SAMPLE OUTPUT (file milk3.out)

1 2 8 9 10

SAMPLE INPUT (file milk3.in)

2 5 10

SAMPLE OUTPUT (file milk3.out)

5 6 7 8 9 10

출처: http://train.usaco.org/

A, B, C 세 개의 우유통이 있다. A, B, C의 용량은 1~20 자연수이고 A, B는 비어있고 C는 가득 차있다.

한 통에서 다른 통으로 옮겨 담는데 통이 꽉 차거나 붓는 통이 빌 때 까지만 옮겨 담을 수 있고. 우유는 버릴 수 없다.

이 상황에서 A통이 비어 있을때 C통에 담겨 있을 수 있는 모든 경우의 수를 출력하는 프로그램을 작성하시오.

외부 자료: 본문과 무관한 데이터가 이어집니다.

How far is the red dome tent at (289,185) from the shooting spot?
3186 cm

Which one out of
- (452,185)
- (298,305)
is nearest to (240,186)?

memoization 으로 시간복잡도를 낮추는 방법으로 풀어봤습니다.

my solving

c++

#include <fstream>
#include <iostream>
#include <algorithm>
using namespace std;
 
int capacity[3];
int cache[21][21][21];
 
void pourMilk(int milks[3], int from, int to)
{
    int pauredMilk = milks[from];
    if (pauredMilk > (capacity[to] - milks[to]))
        pauredMilk = capacity[to] - milks[to];
    milks[from] -= pauredMilk;
    milks[to] += pauredMilk;
}
 
void solve(int milks[3])
{
    if (cache[milks[0]][milks[1]][milks[2]] == 0)
    {
        cache[milks[0]][milks[1]][milks[2]] = 1;
 
        for (int i = 0; i < 3; i++)
        {
            for (int j = 0; j < 3; j++)
            {
                if (j == i)
                    continue;
                int temp[3] = { milks[0], milks[1], milks[2] };
                pourMilk(temp, i, j);
                solve(temp);
            }
        }
    }
}
int main()
{
    ifstream fin("milk3.in");
    ofstream fout("milk3.out");
 
    fin >> capacity[0] >> capacity[1] >> capacity[2];
 
    int temp[3] = { 0, 0, capacity[2] };
    solve(temp);
 
    bool isFirst = true;
    for (int c = 0; c <= capacity[2]; c++)
    {
        for (int b = 0; b <= capacity[1]; b++)
        {
            if (cache[0][b][c] == 1)
            {
                if (isFirst == false)
                    fout << " ";
                fout << c;
                isFirst = false;
                break;
            }
        }
    }
    fout << endl;
    
    fin.close();
    fout.close();
    return 0;
}